Workiz Sher
- Type: Private company
- Industry: Field Service Management
- Founded: 2015
- Founder: Idan Kadosh, Erez Marom, Saar Kohanovitch
- Headquarters: San Diego, California
- Area served: Worldwide
- Products: Saas CRM
- Number of employees: 150 (2024)
- Website: Workiz

= Workiz =

Software company

Workiz, formerly SendAJob, is a San Diego–based Field Service Management platform. Its product is a SaaS field service management solution used by growing field service businesses from mid-size operators to larger multi-location companies. Its primary focus is industries such as HVAC, Plumbing, Locksmith, Appliance Repair, Electrician and Garage door technicians

==History==

The startup was founded in 2015 by Idan Kadosh, Erez Marom, and Saar Kohanovitch. Kadosh and Marom worked as locksmiths for more than 15 years in San Diego. As of 2017, more than half of field service companies relied on pen and paper to manage their businesses. In 2018, the company raised $2.2 million in a Seed round led by Aleph Venture Capital.
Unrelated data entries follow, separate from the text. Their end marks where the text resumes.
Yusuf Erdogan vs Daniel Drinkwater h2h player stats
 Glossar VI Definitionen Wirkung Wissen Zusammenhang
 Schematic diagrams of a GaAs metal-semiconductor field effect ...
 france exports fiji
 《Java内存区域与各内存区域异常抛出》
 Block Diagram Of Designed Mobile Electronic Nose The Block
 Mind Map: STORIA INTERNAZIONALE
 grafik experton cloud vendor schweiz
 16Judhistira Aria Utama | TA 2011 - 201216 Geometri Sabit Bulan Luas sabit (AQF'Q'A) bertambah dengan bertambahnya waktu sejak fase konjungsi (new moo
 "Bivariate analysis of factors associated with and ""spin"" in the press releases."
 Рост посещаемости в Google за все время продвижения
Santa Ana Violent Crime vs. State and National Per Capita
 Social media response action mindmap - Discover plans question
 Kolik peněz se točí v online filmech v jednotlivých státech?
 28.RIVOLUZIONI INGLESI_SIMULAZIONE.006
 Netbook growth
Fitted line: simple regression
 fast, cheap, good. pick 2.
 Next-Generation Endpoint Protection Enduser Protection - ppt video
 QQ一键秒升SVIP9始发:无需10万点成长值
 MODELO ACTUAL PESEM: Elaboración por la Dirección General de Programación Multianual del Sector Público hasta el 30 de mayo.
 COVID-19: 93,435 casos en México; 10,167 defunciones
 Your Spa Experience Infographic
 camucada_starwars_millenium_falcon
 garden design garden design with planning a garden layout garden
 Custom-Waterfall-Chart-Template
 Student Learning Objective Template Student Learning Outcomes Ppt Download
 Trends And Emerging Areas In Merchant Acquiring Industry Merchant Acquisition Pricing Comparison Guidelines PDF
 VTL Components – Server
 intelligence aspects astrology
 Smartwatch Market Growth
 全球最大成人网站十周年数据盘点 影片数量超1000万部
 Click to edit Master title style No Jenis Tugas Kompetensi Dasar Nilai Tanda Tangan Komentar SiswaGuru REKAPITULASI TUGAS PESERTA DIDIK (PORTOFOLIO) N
In 2019, the company raised $5M in a Series A led by Magenta Venture Partners. In 2021, the company raised $13M in a Series B led by New Era Capital Partners, with past backers Aleph, Magenta Venture Partners, Maor Investments and TMT Investments also participating in the round.

Workiz's CEO is Adi "Didi" Azaria, who was a co-founder of Sisense, a unicorn business intelligence tech company valued at more than $1 billion dollar as of 2020. Azaria joined the company in 2018 as part of their seed financing round led by Aleph Venture Capital. Tomer Levy joined in 2020 as the company's Chief Financial Officer.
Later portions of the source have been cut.